#### Aim:
Can you rewrite each line of the items below as a string in a JSON list, one string per line and blank lines left out?

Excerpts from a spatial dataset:
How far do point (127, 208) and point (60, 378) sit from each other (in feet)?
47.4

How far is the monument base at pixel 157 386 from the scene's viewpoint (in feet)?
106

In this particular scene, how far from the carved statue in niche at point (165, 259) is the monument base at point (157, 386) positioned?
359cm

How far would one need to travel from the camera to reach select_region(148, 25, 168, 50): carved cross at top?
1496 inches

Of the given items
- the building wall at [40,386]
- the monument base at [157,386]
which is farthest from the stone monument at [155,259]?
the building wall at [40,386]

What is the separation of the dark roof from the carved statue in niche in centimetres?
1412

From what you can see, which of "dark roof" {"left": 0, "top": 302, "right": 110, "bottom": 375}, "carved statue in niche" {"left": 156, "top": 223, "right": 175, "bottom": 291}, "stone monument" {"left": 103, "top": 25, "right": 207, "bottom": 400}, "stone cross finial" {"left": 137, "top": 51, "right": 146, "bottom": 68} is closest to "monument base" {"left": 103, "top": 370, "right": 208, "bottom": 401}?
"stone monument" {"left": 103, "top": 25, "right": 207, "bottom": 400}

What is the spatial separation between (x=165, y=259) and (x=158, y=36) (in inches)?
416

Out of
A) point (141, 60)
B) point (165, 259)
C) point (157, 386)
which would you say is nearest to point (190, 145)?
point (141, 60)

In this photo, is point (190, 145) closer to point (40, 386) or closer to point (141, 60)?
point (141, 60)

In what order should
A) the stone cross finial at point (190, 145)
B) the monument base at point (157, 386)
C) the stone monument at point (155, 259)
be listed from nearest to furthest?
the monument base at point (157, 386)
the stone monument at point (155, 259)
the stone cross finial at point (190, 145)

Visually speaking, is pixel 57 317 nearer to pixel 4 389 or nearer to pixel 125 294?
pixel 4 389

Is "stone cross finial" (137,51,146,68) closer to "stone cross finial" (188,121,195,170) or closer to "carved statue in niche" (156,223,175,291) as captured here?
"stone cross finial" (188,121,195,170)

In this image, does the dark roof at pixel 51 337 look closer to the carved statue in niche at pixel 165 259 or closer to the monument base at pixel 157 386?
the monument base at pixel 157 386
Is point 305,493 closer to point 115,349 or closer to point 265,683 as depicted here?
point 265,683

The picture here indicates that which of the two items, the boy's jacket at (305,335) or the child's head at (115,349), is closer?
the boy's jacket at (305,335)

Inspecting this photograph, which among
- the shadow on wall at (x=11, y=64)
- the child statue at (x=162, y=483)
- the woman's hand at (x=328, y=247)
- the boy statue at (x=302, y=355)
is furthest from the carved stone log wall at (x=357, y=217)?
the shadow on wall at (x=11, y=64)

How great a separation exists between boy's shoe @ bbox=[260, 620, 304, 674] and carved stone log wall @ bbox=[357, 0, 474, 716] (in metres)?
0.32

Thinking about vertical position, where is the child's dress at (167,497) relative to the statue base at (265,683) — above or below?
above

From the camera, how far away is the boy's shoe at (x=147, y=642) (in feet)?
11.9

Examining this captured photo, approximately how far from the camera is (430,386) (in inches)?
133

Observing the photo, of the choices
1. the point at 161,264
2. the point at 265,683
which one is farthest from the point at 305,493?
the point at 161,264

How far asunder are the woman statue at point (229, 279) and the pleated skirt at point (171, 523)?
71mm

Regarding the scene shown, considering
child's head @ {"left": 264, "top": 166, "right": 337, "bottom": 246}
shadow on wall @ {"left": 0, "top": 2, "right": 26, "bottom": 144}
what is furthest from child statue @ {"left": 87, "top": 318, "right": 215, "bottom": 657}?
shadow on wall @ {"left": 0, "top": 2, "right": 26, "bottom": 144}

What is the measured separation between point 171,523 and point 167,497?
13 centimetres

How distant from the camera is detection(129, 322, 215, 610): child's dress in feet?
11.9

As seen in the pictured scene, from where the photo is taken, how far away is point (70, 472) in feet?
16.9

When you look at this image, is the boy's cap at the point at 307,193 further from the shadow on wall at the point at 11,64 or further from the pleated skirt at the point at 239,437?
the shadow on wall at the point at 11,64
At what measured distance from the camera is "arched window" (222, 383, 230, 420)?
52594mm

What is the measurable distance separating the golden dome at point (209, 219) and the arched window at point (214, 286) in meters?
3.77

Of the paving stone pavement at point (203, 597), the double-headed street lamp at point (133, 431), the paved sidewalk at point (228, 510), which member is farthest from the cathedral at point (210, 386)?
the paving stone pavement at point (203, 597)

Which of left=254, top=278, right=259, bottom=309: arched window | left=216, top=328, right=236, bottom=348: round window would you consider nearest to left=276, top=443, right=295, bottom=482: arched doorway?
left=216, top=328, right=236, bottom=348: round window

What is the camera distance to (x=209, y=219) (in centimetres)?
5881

#### Answer to the problem:
[
  "How far do point (127, 208) and point (60, 378) sit from each other (in feet)?",
  "47.4",
  "How far is the monument base at pixel 157 386 from the scene's viewpoint (in feet)?",
  "106",
  "In this particular scene, how far from the carved statue in niche at point (165, 259) is the monument base at point (157, 386) positioned?",
  "359cm",
  "How far would one need to travel from the camera to reach select_region(148, 25, 168, 50): carved cross at top?",
  "1496 inches",
  "Of the given items",
  "- the building wall at [40,386]",
  "- the monument base at [157,386]",
  "which is farthest from the stone monument at [155,259]?",
  "the building wall at [40,386]",
  "What is the separation of the dark roof from the carved statue in niche in centimetres?",
  "1412",
  "From what you can see, which of \"dark roof\" {\"left\": 0, \"top\": 302, \"right\": 110, \"bottom\": 375}, \"carved statue in niche\" {\"left\": 156, \"top\": 223, \"right\": 175, \"bottom\": 291}, \"stone monument\" {\"left\": 103, \"top\": 25, \"right\": 207, \"bottom\": 400}, \"stone cross finial\" {\"left\": 137, \"top\": 51, \"right\": 146, \"bottom\": 68} is closest to \"monument base\" {\"left\": 103, \"top\": 370, \"right\": 208, \"bottom\": 401}?",
  "\"stone monument\" {\"left\": 103, \"top\": 25, \"right\": 207, \"bottom\": 400}",
  "What is the spatial separation between (x=165, y=259) and (x=158, y=36) (in inches)?",
  "416",
  "Out of",
  "A) point (141, 60)",
  "B) point (165, 259)",
  "C) point (157, 386)",
  "which would you say is nearest to point (190, 145)?",
  "point (141, 60)",
  "In this photo, is point (190, 145) closer to point (40, 386) or closer to point (141, 60)?",
  "point (141, 60)",
  "In what order should",
  "A) the stone cross finial at point (190, 145)",
  "B) the monument base at point (157, 386)",
  "C) the stone monument at point (155, 259)",
  "be listed from nearest to furthest?",
  "the monument base at point (157, 386)",
  "the stone monument at point (155, 259)",
  "the stone cross finial at point (190, 145)",
  "Visually speaking, is pixel 57 317 nearer to pixel 4 389 or nearer to pixel 125 294?",
  "pixel 4 389",
  "Is \"stone cross finial\" (137,51,146,68) closer to \"stone cross finial\" (188,121,195,170) or closer to \"carved statue in niche\" (156,223,175,291) as captured here?",
  "\"stone cross finial\" (188,121,195,170)",
  "In this image, does the dark roof at pixel 51 337 look closer to the carved statue in niche at pixel 165 259 or closer to the monument base at pixel 157 386?",
  "the monument base at pixel 157 386",
  "Is point 305,493 closer to point 115,349 or closer to point 265,683 as depicted here?",
  "point 265,683",
  "The picture here indicates that which of the two items, the boy's jacket at (305,335) or the child's head at (115,349), is closer?",
  "the boy's jacket at (305,335)",
  "Inspecting this photograph, which among",
  "- the shadow on wall at (x=11, y=64)",
  "- the child statue at (x=162, y=483)",
  "- the woman's hand at (x=328, y=247)",
  "- the boy statue at (x=302, y=355)",
  "is furthest from the carved stone log wall at (x=357, y=217)?",
  "the shadow on wall at (x=11, y=64)",
  "How great a separation exists between boy's shoe @ bbox=[260, 620, 304, 674] and carved stone log wall @ bbox=[357, 0, 474, 716] (in metres)?",
  "0.32",
  "Thinking about vertical position, where is the child's dress at (167,497) relative to the statue base at (265,683) — above or below?",
  "above",
  "From the camera, how far away is the boy's shoe at (x=147, y=642) (in feet)?",
  "11.9",
  "Examining this captured photo, approximately how far from the camera is (430,386) (in inches)?",
  "133",
  "Observing the photo, of the choices",
  "1. the point at 161,264",
  "2. the point at 265,683",
  "which one is farthest from the point at 305,493?",
  "the point at 161,264",
  "How far asunder are the woman statue at point (229, 279) and the pleated skirt at point (171, 523)?",
  "71mm",
  "Regarding the scene shown, considering",
  "child's head @ {\"left\": 264, \"top\": 166, \"right\": 337, \"bottom\": 246}",
  "shadow on wall @ {\"left\": 0, \"top\": 2, \"right\": 26, \"bottom\": 144}",
  "what is furthest from child statue @ {\"left\": 87, \"top\": 318, \"right\": 215, \"bottom\": 657}?",
  "shadow on wall @ {\"left\": 0, \"top\": 2, \"right\": 26, \"bottom\": 144}",
  "What is the measured separation between point 171,523 and point 167,497?",
  "13 centimetres",
  "How distant from the camera is detection(129, 322, 215, 610): child's dress in feet?",
  "11.9",
  "As seen in the pictured scene, from where the photo is taken, how far away is point (70, 472) in feet?",
  "16.9",
  "When you look at this image, is the boy's cap at the point at 307,193 further from the shadow on wall at the point at 11,64 or further from the pleated skirt at the point at 239,437?",
  "the shadow on wall at the point at 11,64",
  "At what measured distance from the camera is \"arched window\" (222, 383, 230, 420)?",
  "52594mm",
  "What is the measurable distance separating the golden dome at point (209, 219) and the arched window at point (214, 286) in meters?",
  "3.77",
  "Of the paving stone pavement at point (203, 597), the double-headed street lamp at point (133, 431), the paved sidewalk at point (228, 510), which member is farthest from the cathedral at point (210, 386)?",
  "the paving stone pavement at point (203, 597)",
  "Which of left=254, top=278, right=259, bottom=309: arched window | left=216, top=328, right=236, bottom=348: round window would you consider nearest to left=276, top=443, right=295, bottom=482: arched doorway?",
  "left=216, top=328, right=236, bottom=348: round window",
  "What is the camera distance to (x=209, y=219) (in centimetres)?",
  "5881"
]